Quantitative Research 25/01/2023 3 min read

NeurIPS 2022: Paper review #2

G-Research were headline sponsors at NeurIPS 2022, in New Orleans.

ML is a fast-evolving discipline; attending conferences like NeurIPS and keeping up-to-date with the latest developments is key to the success of our quantitative researchers and machine learning engineers.

Our NeurIPS 2022 paper review series gives you the opportunity to hear about the research and papers that our quants and ML engineers found most interesting from the conference.

Here, Simon L, Senior Quantitative Researcher at G-Research, discusses two papers from NeurIPS:

  • Agreement-on-the-Line: Predicting the Performance of Neural Networks under Distribution Shift
  • Deep Ensembles Work, But Are They Necessary?

Agreement-on-the-Line: Predicting the Performance of Neural Networks under Distribution Shift

Christina Baek, Yiding Jiang, Aditi Raghunathan, Zico Kolter

This paper presents a method for predicting out-of-distribution (OOD) accuracy of a neural network from its in-distribution (ID) performance, without the need for a labelled test set.

The method is based on the observation that ID/OOD agreement of predictions from two neural network classifiers are strongly linearly related (post a probit transform), in a very similar way to how ID/OOD accuracy was shown to be in a more general setting in recent work (Accuracy on the line by Miller et al., 2021). Specifically, the values of the intercept and slope coefficients of these two regressions are very close.

Another interesting observation is that, for neural networks, ID/OOD agreement tends to hold whenever ID/OOD accuracy on the line holds. Hence an agreement regression (which doesn’t require any labels), plus a calculation of in-distribution accuracy can be used to estimate out of distribution accuracy.

The authors even demonstrate that the agreement regression could be performed on checkpoints of a single model fit. These are fascinating empirical findings and hopefully further understanding of the specificity of these observations to neural networks will follow in the future.

Deep Ensembles Work, But Are They Necessary?

Taiga Abe, E. Kelly Buchanan, Geoff Pleiss, Richard Zemel, John P. Cunningham

There were a number of interesting papers at NeurIPS making progress in the understanding of different properties of deep ensembles.
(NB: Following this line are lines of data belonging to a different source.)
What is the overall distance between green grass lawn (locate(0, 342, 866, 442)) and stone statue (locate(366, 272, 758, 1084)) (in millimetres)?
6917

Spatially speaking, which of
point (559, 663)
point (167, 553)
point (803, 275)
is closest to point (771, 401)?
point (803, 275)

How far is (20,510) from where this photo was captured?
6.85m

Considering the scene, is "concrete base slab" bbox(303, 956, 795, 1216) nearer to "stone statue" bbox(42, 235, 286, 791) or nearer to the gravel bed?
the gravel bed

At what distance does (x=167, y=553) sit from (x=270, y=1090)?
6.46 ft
This paper, for instance, questions the claim that predictions from deep ensembles have robustness and uncertainty quantification benefits over and above those of single neural networks.
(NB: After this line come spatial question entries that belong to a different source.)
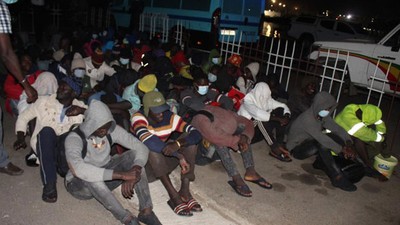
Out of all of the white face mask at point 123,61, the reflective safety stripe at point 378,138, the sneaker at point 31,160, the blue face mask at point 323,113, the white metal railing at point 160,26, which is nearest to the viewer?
the sneaker at point 31,160

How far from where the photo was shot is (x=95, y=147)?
3361 mm

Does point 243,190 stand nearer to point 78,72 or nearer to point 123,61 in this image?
point 78,72

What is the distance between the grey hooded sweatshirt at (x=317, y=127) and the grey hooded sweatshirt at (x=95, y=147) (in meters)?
2.32

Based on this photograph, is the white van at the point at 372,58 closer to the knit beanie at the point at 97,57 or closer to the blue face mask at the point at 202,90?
the blue face mask at the point at 202,90

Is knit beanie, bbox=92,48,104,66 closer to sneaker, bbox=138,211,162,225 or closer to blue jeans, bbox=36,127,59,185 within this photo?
blue jeans, bbox=36,127,59,185

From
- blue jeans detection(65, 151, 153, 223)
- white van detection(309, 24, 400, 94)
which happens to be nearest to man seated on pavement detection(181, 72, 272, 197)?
blue jeans detection(65, 151, 153, 223)

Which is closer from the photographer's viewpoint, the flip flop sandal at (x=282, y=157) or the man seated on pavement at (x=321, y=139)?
the man seated on pavement at (x=321, y=139)

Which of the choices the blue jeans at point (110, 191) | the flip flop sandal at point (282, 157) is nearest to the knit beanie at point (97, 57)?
the blue jeans at point (110, 191)

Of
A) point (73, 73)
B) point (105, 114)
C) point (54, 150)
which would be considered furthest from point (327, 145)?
point (73, 73)

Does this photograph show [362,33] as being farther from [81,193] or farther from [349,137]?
[81,193]

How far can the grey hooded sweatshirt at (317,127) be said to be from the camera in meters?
4.57

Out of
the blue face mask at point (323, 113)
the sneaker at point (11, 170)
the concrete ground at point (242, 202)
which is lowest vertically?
the concrete ground at point (242, 202)

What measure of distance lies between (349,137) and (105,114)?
3.33 m

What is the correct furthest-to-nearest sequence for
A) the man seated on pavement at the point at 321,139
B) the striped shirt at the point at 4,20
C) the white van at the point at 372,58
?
the white van at the point at 372,58 → the man seated on pavement at the point at 321,139 → the striped shirt at the point at 4,20
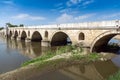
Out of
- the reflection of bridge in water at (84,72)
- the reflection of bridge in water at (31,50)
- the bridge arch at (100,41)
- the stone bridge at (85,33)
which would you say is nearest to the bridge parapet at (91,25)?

Taking robustness, the authors show empirically that ensembles sit on the same ID-OOD accuracy line as their constituent models, and hence, the diversity of ensemble predictions does not yield additional protection to dataset distribution shift, relative to a single model (perhaps larger or with a different architecture) with the same predictive performance.
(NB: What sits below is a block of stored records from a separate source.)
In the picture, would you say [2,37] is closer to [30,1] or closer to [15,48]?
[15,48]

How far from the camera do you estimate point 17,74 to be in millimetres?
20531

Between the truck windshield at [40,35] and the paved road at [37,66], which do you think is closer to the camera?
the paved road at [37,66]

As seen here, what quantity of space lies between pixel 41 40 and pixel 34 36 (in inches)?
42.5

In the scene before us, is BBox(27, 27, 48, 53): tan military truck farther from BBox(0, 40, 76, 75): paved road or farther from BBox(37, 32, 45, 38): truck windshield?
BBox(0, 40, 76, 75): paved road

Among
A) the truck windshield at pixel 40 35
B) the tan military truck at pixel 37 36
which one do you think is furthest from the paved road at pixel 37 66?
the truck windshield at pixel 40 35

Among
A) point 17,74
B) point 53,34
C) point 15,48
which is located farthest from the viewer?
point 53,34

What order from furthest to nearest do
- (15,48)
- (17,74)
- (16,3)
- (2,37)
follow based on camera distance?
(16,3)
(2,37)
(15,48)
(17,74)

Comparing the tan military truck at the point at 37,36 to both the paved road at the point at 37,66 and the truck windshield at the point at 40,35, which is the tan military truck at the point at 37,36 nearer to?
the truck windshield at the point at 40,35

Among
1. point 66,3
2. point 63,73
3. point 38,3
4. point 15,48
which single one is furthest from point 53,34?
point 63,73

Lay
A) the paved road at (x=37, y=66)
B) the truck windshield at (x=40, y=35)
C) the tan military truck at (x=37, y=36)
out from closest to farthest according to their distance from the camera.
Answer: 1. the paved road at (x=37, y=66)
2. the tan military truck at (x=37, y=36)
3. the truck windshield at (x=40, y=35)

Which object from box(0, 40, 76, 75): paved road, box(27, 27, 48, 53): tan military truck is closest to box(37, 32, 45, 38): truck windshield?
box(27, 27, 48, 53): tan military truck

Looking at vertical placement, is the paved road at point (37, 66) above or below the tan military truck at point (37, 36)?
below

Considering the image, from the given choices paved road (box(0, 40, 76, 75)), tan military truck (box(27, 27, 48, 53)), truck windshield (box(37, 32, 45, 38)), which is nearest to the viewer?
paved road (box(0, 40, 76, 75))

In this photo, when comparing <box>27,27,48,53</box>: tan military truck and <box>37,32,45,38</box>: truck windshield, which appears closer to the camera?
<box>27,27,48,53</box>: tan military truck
Further, they show empirically that some common metrics of ensemble diversity take similar values on both ID and OOD datasets. By decomposing common ensemble uncertainty metrics into average single model uncertainty, plus a diversity term, they conclude that deep ensemble uncertainty is driven by the uncertainty of a single model.

Deep ensembles have lots of interesting and useful properties, and I found this work helpful in clarifying some of these more carefully.